Um eine neue, positiv belegte Identität zu schaffen soll eine Großform entstehen, die alle erforderlichen Funktionen des Lebens, Arbeitens und Forschens in sich vereint.

Wir möchten Ihnen heute unsere Vision eines zukunftsfähigen Campus für diesen Forschungsstandort präsentieren.
Es ging uns darum, eine klar ablesbare Struktur zu schaffen und ein urbaneres Umfeld für die Forschung zu bekommen.
Unter einer  Denkwerkstatt  stellen wir uns einen in sich und auf sich konzentrierten Bereich vor, der einen fruchtbaren Boden für die Forschung bietet.

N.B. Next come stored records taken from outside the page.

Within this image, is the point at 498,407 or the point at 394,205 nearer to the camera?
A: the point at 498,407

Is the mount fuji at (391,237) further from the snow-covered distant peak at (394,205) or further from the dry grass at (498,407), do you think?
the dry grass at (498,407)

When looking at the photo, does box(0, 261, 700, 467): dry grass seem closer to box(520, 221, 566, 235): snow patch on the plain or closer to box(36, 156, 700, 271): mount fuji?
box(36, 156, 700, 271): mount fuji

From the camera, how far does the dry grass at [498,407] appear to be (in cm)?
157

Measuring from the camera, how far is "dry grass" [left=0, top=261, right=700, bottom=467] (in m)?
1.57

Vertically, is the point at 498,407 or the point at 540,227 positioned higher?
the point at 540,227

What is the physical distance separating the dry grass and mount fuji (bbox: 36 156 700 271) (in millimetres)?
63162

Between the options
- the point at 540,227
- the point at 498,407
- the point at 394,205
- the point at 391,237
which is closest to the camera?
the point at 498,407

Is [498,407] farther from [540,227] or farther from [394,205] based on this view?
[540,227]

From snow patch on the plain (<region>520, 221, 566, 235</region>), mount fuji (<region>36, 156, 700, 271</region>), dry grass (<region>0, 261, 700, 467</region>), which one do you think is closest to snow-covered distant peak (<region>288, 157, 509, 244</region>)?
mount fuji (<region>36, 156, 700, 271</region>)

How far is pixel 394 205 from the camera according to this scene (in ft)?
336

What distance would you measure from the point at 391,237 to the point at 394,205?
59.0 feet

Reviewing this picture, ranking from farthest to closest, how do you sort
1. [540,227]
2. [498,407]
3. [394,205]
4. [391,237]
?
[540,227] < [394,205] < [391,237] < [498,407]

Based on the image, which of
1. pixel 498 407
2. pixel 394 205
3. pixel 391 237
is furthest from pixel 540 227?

Wir sehen die größte Stärke des Bestandes in dem Grünraum, in dem er liegt.
Der Campus hat als gewachsener Organismus aber eigentlich nur durch den Zaun, der ihn umgibt, die Möglichkeit eine mehr oder weniger klare Grenze zu bilden oder eine Adresse zu schaffen.
Momentan wirkt der Campus selbst im Bezug auf die umgebende Landschaft wie ein Feld bei dem man vergessen hat, es zu gießen.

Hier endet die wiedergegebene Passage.